Can you repeat all of the following material word for word, changing nothing?

>> Begin TASK INPUTS

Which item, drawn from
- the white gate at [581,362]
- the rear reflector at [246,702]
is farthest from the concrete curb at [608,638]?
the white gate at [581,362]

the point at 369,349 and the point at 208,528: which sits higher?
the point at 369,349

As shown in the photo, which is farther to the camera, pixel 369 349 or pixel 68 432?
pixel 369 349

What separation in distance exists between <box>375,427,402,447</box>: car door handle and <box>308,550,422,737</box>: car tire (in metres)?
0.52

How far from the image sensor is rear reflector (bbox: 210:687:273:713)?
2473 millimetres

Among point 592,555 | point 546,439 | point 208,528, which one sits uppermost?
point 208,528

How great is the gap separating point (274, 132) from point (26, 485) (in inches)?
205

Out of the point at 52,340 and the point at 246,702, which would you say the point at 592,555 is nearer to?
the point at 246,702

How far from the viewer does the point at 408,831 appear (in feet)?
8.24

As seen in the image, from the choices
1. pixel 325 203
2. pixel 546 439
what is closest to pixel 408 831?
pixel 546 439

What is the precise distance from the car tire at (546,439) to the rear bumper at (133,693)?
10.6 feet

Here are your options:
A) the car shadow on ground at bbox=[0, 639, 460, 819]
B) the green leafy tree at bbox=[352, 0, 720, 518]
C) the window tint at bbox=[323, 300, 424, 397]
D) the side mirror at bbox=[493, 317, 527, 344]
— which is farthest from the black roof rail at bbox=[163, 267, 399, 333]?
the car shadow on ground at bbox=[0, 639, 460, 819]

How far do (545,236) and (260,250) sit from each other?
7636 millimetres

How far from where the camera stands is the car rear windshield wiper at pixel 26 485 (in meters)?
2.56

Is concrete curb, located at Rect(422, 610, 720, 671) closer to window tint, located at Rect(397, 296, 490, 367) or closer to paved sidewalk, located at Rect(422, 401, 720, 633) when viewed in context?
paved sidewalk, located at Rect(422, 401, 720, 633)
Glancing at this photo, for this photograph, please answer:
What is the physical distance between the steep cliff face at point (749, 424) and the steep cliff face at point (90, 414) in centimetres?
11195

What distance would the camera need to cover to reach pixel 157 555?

>> End TASK INPUTS

● COMPLETE OUTPUT:
Which item, drawn from
- the white gate at [581,362]
- the rear reflector at [246,702]
is farthest from the concrete curb at [608,638]?
the white gate at [581,362]

the point at 369,349 and the point at 208,528: which sits higher?
the point at 369,349

As shown in the photo, which is farther to the camera, pixel 369 349 or pixel 68 432?
pixel 369 349

What separation in distance exists between <box>375,427,402,447</box>: car door handle and <box>308,550,422,737</box>: car tire (in metres)?
0.52

How far from the image sensor is rear reflector (bbox: 210:687:273:713)?
2473 millimetres

Among point 592,555 | point 546,439 | point 208,528, which one sits uppermost?
point 208,528

How great is the gap separating point (274, 132) from point (26, 485) (in inches)?
205

Out of the point at 52,340 and the point at 246,702, which would you say the point at 592,555 is nearer to?
the point at 246,702

How far from the viewer does the point at 408,831 appear (in feet)?
8.24

As seen in the image, from the choices
1. pixel 325 203
2. pixel 546 439
what is closest to pixel 408 831?
pixel 546 439

What is the precise distance from the car tire at (546,439) to the rear bumper at (133,693)?
10.6 feet

Here are your options:
A) the car shadow on ground at bbox=[0, 639, 460, 819]
B) the green leafy tree at bbox=[352, 0, 720, 518]
C) the window tint at bbox=[323, 300, 424, 397]
D) the side mirror at bbox=[493, 317, 527, 344]
— which is farthest from the black roof rail at bbox=[163, 267, 399, 333]?
the car shadow on ground at bbox=[0, 639, 460, 819]

How far do (545,236) and (260,250) sit from each other?
7636 millimetres

How far from where the camera stands is the car rear windshield wiper at pixel 26 485 (in meters)?
2.56

Is concrete curb, located at Rect(422, 610, 720, 671) closer to window tint, located at Rect(397, 296, 490, 367) or closer to paved sidewalk, located at Rect(422, 401, 720, 633) when viewed in context?
paved sidewalk, located at Rect(422, 401, 720, 633)
Glancing at this photo, for this photograph, please answer:
What is the physical distance between the steep cliff face at point (749, 424) and the steep cliff face at point (90, 414) in centimetres?
11195

What distance would the camera need to cover to reach pixel 157 555?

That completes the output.